Start of SOURCE PASSAGE

Hamburg Foundation Asia Bridge
- Founded: 2005
- Founder: Hamburg Senate, Hamburg Parliament
- Type: Foundation under civil law
- Focus: Development assistance and humanitarian aid in Asia
- Location: Hamburg, Germany;
- Region served: International
- Key people: Patrick Köllner (President) Almut Rößner (Chair) Petra Helf (Chair)
- Website: www.stiftung-asienbruecke.de

= Hamburg Foundation Asia Bridge =

Non-profit German Charitable Foundation

The Hamburg Foundation Asia Bridge (HSAB) is a foundation set up by the Hamburg Senate and the Hamburg Parliament to promote development cooperation in Asia while working with businesses and institutions in Hamburg. It was founded in 2005 and is a charitable foundation under civil law with legal capacity. Hamburg's Senate and Parliament subsidize the foundation annually.

== Organization ==
=== Goals ===

Source:

- Improvement of living conditions and education of citizens in Asia
- Training of professionals and managers
- Exchange of knowledge and experience
- Promotion of environmental protection
- Increased awareness of issues regarding development cooperation in Hamburg
- Promotion of dialogue between associations and institutions in Asia and in Hamburg

=== Structure ===

Source:

According to the foundation's statutes, the Hamburg Foundation Asia Bridge does not promote the economic interests of domestic companies. However, projects do not lose their eligibility for funding if the implementation also brings the initiator an economic advantage in addition to fulfilling the foundation's purpose.

== Projects in 2022 ==
=== Afghanistan ===
The aim of the project is to improve the learning conditions of pupils at the Khoja Mohammad Parsa primary school in Kabul. Since the start of the project in 2020, the construction of a new school building for the 600 pupils and the 22 teachers has been supported in cooperation with Visions for Children e.V.

End of SOURCE PASSAGE

EXERCISE DESCRIPTION
In the text about the Hamburg Foundation Asia Bridge, which school in Kabul does the Afghanistan project aim to help? Rely only on the text about the Hamburg Foundation Asia Bridge.

Start of ENTRIES SHOWN

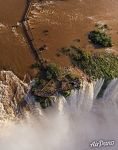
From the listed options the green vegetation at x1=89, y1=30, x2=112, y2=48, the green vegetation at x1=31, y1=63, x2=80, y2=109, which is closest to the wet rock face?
the green vegetation at x1=31, y1=63, x2=80, y2=109

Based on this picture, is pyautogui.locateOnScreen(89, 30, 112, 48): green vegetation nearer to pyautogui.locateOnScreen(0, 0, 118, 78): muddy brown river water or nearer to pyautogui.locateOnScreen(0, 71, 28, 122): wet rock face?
pyautogui.locateOnScreen(0, 0, 118, 78): muddy brown river water

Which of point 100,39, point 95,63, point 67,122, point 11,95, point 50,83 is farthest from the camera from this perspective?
point 100,39

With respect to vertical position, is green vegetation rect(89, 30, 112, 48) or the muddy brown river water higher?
the muddy brown river water

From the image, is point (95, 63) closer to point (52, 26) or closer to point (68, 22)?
point (68, 22)

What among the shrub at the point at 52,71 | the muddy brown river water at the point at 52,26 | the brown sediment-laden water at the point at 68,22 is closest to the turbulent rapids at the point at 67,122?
the shrub at the point at 52,71

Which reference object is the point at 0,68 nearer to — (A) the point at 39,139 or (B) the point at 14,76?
(B) the point at 14,76

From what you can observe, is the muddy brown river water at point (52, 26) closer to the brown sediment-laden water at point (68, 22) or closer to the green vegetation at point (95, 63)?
the brown sediment-laden water at point (68, 22)

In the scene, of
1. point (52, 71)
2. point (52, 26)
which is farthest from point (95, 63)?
point (52, 26)
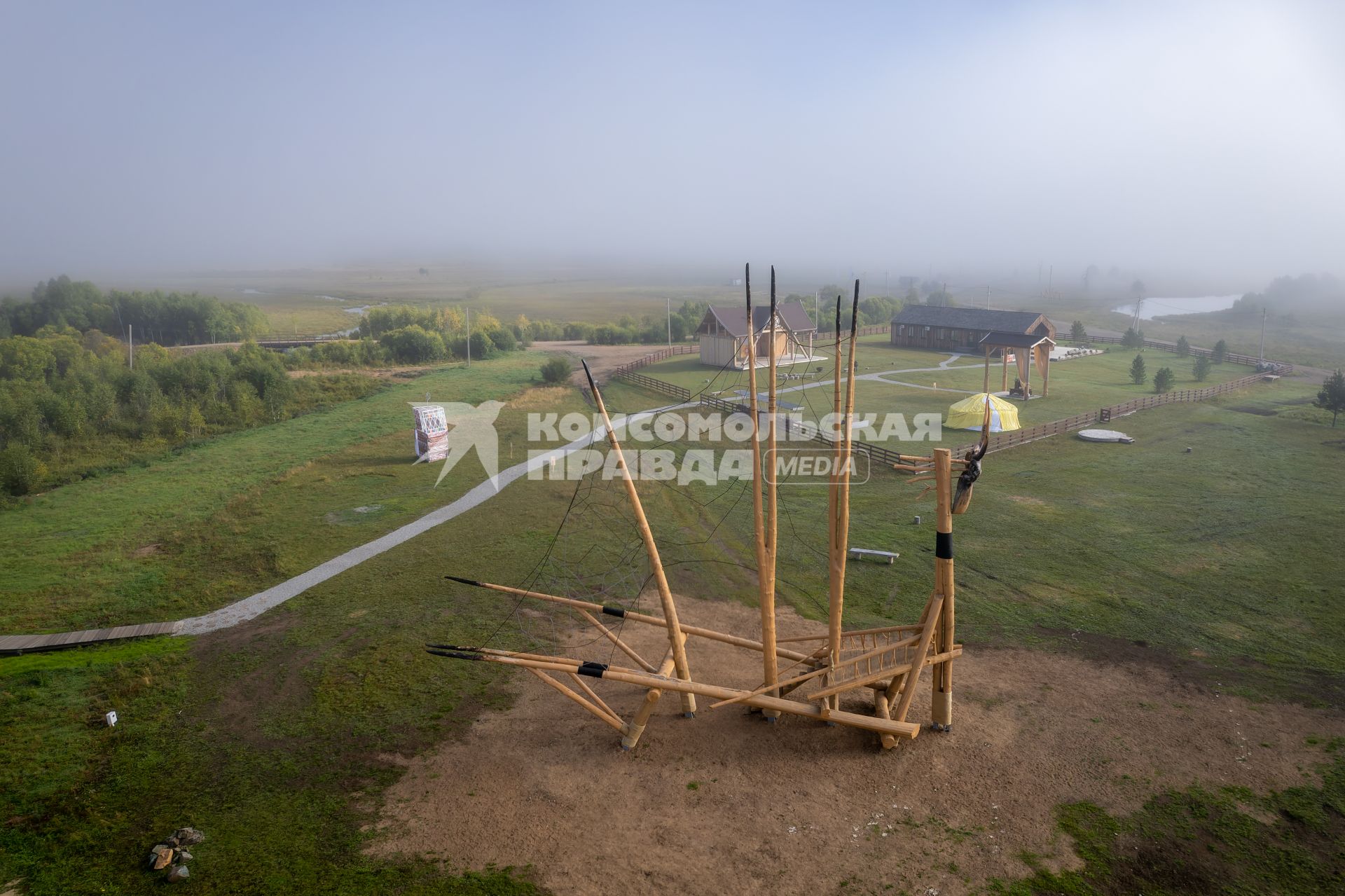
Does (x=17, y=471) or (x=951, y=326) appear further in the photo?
(x=951, y=326)

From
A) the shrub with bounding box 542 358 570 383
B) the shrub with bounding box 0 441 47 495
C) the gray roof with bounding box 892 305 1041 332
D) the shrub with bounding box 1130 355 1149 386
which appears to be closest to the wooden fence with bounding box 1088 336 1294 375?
the shrub with bounding box 1130 355 1149 386

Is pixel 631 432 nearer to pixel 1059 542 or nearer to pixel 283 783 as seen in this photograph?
pixel 1059 542

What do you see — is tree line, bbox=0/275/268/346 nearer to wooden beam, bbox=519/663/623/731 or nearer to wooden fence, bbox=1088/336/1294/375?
wooden beam, bbox=519/663/623/731

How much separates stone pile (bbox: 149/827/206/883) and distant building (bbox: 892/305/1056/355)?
52.0 m

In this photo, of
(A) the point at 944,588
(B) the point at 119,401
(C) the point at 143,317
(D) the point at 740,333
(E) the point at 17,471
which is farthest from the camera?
(C) the point at 143,317

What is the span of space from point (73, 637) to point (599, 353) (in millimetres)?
51927

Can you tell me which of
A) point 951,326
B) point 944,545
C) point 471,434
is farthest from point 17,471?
point 951,326

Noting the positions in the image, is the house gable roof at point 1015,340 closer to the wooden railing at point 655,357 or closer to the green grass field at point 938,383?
the green grass field at point 938,383

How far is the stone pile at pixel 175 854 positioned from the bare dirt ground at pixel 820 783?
2574 mm

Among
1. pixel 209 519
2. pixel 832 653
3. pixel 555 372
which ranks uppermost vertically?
pixel 555 372

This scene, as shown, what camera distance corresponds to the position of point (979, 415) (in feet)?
122

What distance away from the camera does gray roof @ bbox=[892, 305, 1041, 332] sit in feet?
175

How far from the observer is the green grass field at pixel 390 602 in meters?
12.1

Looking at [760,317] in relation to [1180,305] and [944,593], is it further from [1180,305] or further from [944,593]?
[1180,305]
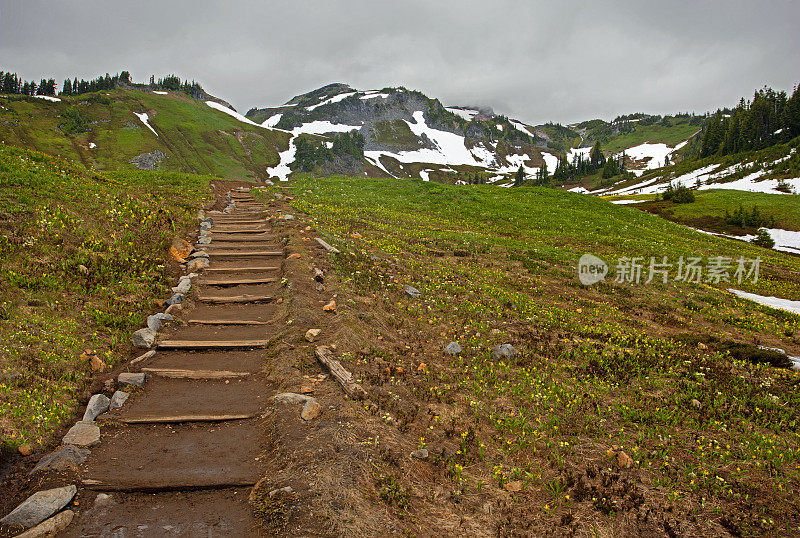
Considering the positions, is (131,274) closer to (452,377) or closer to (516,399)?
A: (452,377)

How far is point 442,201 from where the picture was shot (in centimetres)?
3556

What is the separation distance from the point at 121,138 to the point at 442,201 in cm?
18522

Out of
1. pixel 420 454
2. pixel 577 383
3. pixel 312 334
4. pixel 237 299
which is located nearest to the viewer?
pixel 420 454

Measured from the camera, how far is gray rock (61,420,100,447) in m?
6.04

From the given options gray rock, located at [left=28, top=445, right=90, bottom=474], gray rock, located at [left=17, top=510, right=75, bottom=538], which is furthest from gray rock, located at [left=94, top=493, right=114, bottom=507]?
gray rock, located at [left=28, top=445, right=90, bottom=474]

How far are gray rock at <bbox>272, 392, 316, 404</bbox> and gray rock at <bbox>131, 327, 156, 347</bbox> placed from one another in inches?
162

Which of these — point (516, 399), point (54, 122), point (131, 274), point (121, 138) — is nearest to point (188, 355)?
point (131, 274)

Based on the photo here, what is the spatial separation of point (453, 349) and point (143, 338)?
7569mm

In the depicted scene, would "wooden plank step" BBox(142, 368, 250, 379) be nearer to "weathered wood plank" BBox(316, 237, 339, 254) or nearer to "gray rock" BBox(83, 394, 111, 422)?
"gray rock" BBox(83, 394, 111, 422)

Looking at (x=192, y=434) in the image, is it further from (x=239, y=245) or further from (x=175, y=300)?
(x=239, y=245)

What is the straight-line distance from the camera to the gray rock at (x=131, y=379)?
7.72 m

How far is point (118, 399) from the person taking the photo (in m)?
7.23
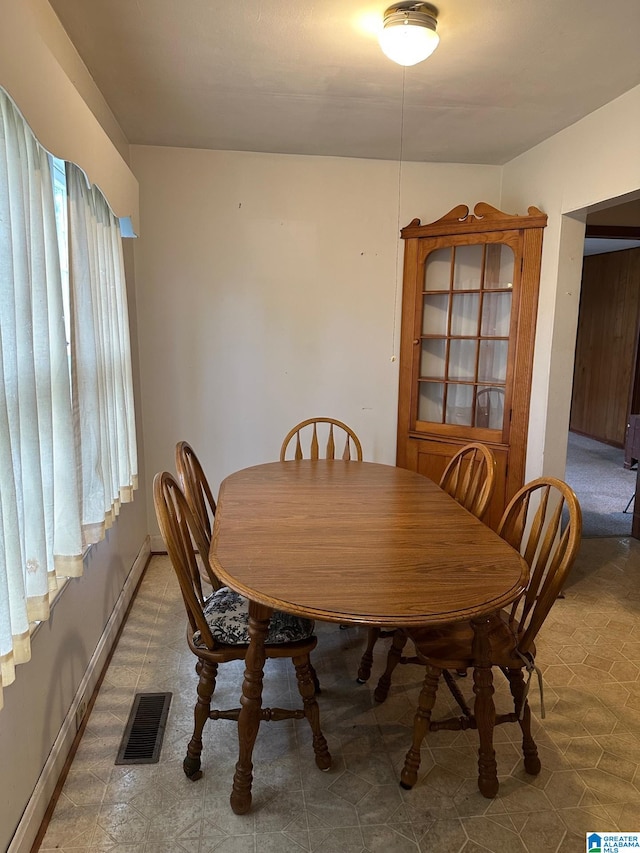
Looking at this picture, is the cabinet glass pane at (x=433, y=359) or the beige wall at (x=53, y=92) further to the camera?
the cabinet glass pane at (x=433, y=359)

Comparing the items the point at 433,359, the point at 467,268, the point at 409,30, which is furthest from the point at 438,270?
the point at 409,30

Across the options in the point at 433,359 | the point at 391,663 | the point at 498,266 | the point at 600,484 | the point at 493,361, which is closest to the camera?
the point at 391,663

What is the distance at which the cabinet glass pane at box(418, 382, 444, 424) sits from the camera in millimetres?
3377

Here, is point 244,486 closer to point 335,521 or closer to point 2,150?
point 335,521

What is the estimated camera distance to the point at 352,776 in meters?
1.75

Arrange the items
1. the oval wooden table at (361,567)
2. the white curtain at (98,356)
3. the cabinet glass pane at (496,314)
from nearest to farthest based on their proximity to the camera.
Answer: the oval wooden table at (361,567)
the white curtain at (98,356)
the cabinet glass pane at (496,314)

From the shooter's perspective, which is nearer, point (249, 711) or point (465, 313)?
point (249, 711)

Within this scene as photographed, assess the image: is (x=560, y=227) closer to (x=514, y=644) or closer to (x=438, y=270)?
(x=438, y=270)

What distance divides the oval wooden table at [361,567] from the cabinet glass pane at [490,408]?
→ 1173mm

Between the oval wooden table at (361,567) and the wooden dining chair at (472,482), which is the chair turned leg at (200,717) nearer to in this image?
the oval wooden table at (361,567)

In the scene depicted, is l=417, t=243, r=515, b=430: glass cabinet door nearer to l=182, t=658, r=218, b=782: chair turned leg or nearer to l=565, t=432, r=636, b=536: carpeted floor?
l=565, t=432, r=636, b=536: carpeted floor

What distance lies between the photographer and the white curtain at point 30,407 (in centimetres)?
121

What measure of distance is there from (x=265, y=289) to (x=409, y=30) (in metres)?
1.73

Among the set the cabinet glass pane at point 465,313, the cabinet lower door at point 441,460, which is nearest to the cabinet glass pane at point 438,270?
the cabinet glass pane at point 465,313
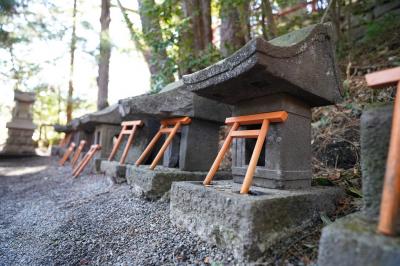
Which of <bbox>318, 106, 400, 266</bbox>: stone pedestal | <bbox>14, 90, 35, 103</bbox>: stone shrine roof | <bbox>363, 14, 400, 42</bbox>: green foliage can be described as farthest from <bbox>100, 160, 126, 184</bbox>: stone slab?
<bbox>14, 90, 35, 103</bbox>: stone shrine roof

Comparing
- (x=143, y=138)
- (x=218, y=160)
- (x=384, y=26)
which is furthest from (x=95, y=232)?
(x=384, y=26)

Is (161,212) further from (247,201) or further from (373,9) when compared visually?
(373,9)

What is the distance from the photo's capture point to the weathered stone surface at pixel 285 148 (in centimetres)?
247

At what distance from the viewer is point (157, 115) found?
387cm

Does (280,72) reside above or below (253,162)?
above

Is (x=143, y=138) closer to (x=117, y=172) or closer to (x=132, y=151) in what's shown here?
(x=132, y=151)

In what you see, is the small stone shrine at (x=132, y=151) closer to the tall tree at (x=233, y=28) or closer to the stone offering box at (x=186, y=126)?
the stone offering box at (x=186, y=126)

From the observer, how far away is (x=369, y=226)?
1552mm

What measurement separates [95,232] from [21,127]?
952 centimetres

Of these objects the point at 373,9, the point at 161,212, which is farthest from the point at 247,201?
the point at 373,9

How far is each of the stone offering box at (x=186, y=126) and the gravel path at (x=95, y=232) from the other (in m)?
0.46

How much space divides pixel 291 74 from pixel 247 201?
1086mm

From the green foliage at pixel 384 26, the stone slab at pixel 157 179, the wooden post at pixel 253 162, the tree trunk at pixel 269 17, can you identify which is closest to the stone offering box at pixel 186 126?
the stone slab at pixel 157 179

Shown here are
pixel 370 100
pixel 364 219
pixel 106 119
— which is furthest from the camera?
pixel 106 119
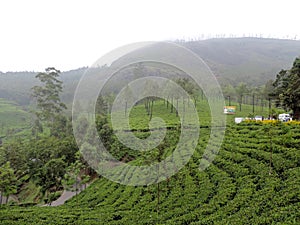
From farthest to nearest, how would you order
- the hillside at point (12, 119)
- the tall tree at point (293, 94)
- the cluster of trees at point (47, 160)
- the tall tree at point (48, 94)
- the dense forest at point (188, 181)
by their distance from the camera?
the hillside at point (12, 119) → the tall tree at point (48, 94) → the tall tree at point (293, 94) → the cluster of trees at point (47, 160) → the dense forest at point (188, 181)

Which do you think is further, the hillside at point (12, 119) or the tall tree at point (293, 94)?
the hillside at point (12, 119)

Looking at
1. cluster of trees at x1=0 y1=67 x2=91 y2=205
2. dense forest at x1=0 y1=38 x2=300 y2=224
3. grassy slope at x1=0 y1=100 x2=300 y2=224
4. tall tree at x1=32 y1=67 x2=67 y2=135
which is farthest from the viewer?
tall tree at x1=32 y1=67 x2=67 y2=135

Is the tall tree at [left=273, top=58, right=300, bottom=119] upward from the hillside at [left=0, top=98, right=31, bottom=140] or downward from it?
upward

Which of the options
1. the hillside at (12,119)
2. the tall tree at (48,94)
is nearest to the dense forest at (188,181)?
the tall tree at (48,94)

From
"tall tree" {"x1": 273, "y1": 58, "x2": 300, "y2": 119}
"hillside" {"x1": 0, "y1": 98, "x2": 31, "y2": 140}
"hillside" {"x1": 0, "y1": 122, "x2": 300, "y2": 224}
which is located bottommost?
"hillside" {"x1": 0, "y1": 98, "x2": 31, "y2": 140}

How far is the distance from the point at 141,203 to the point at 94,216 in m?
2.58

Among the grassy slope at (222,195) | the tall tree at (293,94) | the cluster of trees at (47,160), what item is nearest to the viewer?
→ the grassy slope at (222,195)

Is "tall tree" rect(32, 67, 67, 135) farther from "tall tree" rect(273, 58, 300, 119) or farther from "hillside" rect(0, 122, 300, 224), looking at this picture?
"tall tree" rect(273, 58, 300, 119)

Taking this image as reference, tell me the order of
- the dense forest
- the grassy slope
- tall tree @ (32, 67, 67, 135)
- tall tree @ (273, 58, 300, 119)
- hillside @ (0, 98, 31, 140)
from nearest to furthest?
the grassy slope, the dense forest, tall tree @ (273, 58, 300, 119), tall tree @ (32, 67, 67, 135), hillside @ (0, 98, 31, 140)

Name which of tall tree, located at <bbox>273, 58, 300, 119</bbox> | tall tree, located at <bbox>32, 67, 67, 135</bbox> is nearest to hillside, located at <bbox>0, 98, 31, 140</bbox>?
tall tree, located at <bbox>32, 67, 67, 135</bbox>

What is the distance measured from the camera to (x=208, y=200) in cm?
1050

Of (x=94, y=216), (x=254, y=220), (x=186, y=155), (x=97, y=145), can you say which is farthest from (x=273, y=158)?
(x=97, y=145)

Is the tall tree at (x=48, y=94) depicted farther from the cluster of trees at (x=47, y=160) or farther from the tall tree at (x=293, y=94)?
the tall tree at (x=293, y=94)

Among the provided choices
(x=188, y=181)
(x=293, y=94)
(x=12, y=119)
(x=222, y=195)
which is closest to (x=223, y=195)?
(x=222, y=195)
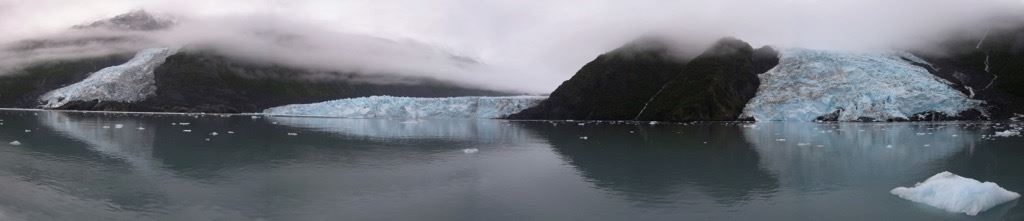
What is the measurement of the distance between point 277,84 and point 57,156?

End of ENTRIES SHOWN

OUTPUT BELOW
The Khoja Mohammad Parsa primary school.